▶ [OBJECTIFS]
1/ Reproduisez mot pour mot le passage de l'extrait de journal daté du 12 mars compris entre "Au réveil, je" et "Taveaux, la 2e.", ces deux bornes incluses.
2/ Rédigez la suite de l'extrait de journal daté du 12 mars, en reprenant là où il s'arrête.

___ TEXTE À LIRE

Archives de catégorie : Partie 4 – Chap. 4

12 mars

Au réveil, je cause longtemps avec Jamesse de la compagnie. Nous faisons les pièces ensemble. La compagnie comprend 110 hommes. Le commandant de compagnie : le lieutenant Richer, que j’ai connu à Sedan, officier d’administration. Il a demandé à la mobilisation d’être incorporé dans le service armé. Il a gagné son deuxième galon. Blessé dans l’Argonne dans le 147e, il vient de rentrer. Chef de la 1ère section : sous-lieutenant Caillou, de réserve, instituteur, déjà blessé au 147e en Argonne, venant d’arriver avec le renfort. Je prends le commandement de la 3e section et du 2e peloton. Les deux autres sections sont commandées par un sergent : le sergent Radelet, la 4e, le sergent Taveaux, la 2e.

______
___ LIGNES FOURNIES

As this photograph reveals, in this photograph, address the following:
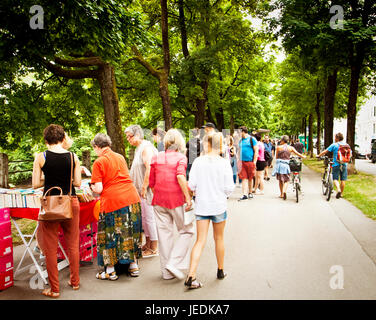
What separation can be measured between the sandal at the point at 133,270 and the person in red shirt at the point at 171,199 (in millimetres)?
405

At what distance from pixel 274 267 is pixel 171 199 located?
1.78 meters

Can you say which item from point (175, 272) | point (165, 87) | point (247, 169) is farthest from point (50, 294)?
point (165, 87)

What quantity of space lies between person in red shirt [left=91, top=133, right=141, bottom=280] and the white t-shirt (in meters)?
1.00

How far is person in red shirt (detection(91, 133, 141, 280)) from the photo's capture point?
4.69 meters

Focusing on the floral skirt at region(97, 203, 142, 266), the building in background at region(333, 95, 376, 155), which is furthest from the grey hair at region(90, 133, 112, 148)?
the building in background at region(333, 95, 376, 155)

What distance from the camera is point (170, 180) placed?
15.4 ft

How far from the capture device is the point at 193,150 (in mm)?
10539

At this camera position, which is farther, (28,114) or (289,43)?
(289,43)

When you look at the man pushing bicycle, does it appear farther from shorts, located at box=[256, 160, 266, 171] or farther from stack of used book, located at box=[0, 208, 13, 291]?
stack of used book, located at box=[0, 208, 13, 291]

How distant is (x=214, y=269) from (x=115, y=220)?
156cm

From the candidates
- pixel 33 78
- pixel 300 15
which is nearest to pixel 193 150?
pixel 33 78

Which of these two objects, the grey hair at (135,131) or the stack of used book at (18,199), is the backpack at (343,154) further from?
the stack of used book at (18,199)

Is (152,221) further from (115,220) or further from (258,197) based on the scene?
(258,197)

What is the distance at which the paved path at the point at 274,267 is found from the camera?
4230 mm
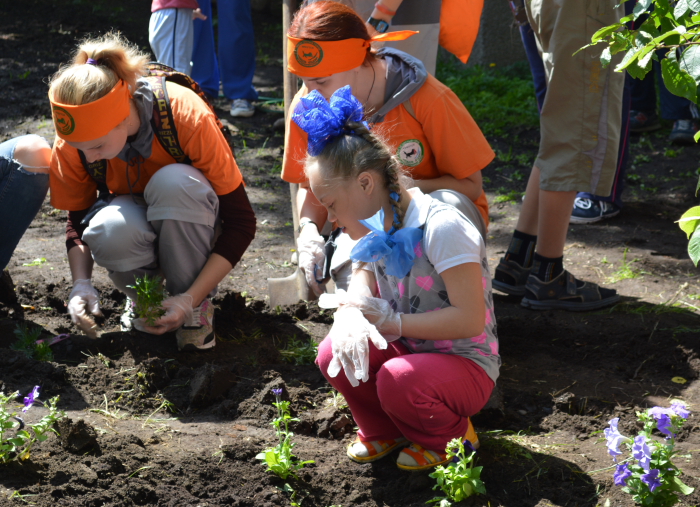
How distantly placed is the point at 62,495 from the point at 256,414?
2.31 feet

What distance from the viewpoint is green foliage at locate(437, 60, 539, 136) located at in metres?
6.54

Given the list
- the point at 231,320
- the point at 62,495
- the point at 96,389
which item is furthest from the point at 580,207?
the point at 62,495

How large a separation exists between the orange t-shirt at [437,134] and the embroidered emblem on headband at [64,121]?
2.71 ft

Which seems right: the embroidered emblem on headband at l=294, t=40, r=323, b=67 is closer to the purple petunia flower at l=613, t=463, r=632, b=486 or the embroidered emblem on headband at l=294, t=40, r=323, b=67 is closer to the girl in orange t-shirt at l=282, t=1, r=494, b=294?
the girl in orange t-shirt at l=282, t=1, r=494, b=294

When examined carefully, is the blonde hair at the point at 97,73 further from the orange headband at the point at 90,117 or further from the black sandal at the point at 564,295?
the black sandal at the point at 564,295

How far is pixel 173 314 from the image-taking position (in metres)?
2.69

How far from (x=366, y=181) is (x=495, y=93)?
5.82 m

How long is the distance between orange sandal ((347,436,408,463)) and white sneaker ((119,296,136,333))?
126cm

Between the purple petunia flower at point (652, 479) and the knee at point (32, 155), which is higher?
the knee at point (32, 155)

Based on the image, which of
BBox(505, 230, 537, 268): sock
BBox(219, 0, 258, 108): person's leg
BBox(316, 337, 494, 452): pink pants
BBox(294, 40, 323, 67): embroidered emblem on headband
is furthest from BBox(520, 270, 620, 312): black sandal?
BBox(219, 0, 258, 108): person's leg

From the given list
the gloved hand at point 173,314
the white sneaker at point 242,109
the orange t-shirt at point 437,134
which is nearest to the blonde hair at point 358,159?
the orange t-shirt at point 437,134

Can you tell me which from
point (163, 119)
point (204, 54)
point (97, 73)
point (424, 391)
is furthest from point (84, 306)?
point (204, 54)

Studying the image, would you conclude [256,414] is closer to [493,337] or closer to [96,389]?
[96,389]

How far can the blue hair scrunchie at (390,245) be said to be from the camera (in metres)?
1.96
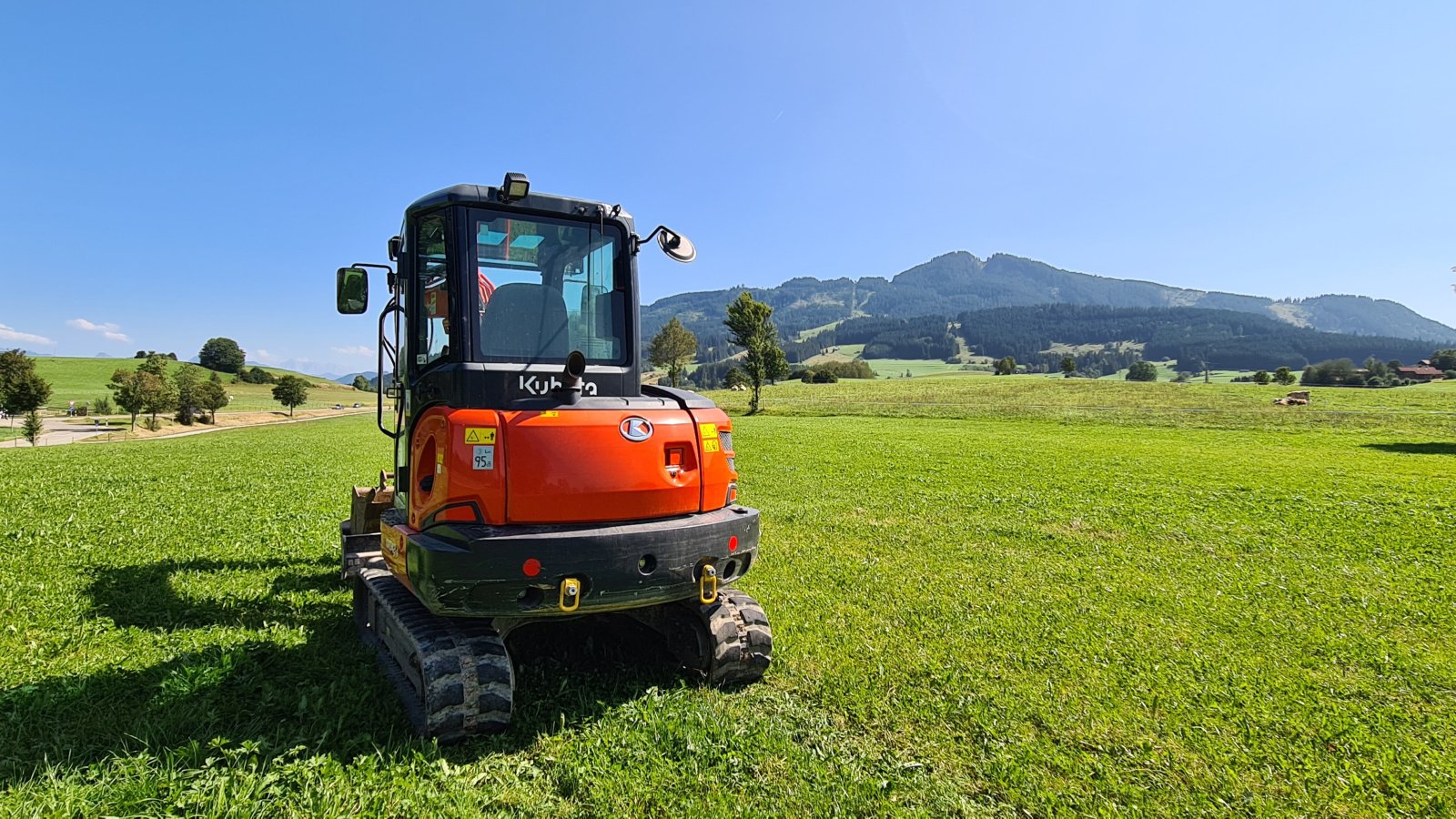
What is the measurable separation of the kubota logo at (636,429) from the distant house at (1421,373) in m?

______

▶ [RÉPONSES ATTENDUES]
1/
Au réveil, je cause longtemps avec Jamesse de la compagnie. Nous faisons les pièces ensemble. La compagnie comprend 110 hommes. Le commandant de compagnie : le lieutenant Richer, que j’ai connu à Sedan, officier d’administration. Il a demandé à la mobilisation d’être incorporé dans le service armé. Il a gagné son deuxième galon. Blessé dans l’Argonne dans le 147e, il vient de rentrer. Chef de la 1ère section : sous-lieutenant Caillou, de réserve, instituteur, déjà blessé au 147e en Argonne, venant d’arriver avec le renfort. Je prends le commandement de la 3e section et du 2e peloton. Les deux autres sections sont commandées par un sergent : le sergent Radelet, la 4e, le sergent Taveaux, la 2e.

2/
Dans la matinée, je vais voir la 3e section. J’ai un sergent récemment nommé, Pignol, mon ancien agent de liaison, qui se trouve dans un gourbi avec Lasire, un de nos caporaux, exordonnance du sous-lieutenant d’Ornant, nouveau promu. Je passe le commandement de la 2e demi-section au caporal Dédisse arrivé en renfort.

Je parle aux hommes et les émoustille un peu. J’examine notre situation. Nous sommes au haut d’une crête, à 1200 m à droite du village de Mesnil. À 600 m devant nous se trouvent les premières lignes, dans une vaste plaine couverte de cadavres et de tranchées boyaux. À 1000 m se dresse une crête comme la nôtre, appelée cote 174 et occupée par l’ennemi. Nous sommes en réserve du 174e d’infanterie.

Quand j’ai vu tout cela, je vais me présenter au lieutenant Richer dont le gourbi est à 15 m du mien. Il me reçoit très bien. Je suis à 50 m de ma section.

Voici d’ailleurs le topo succinct de la position de la compagnie.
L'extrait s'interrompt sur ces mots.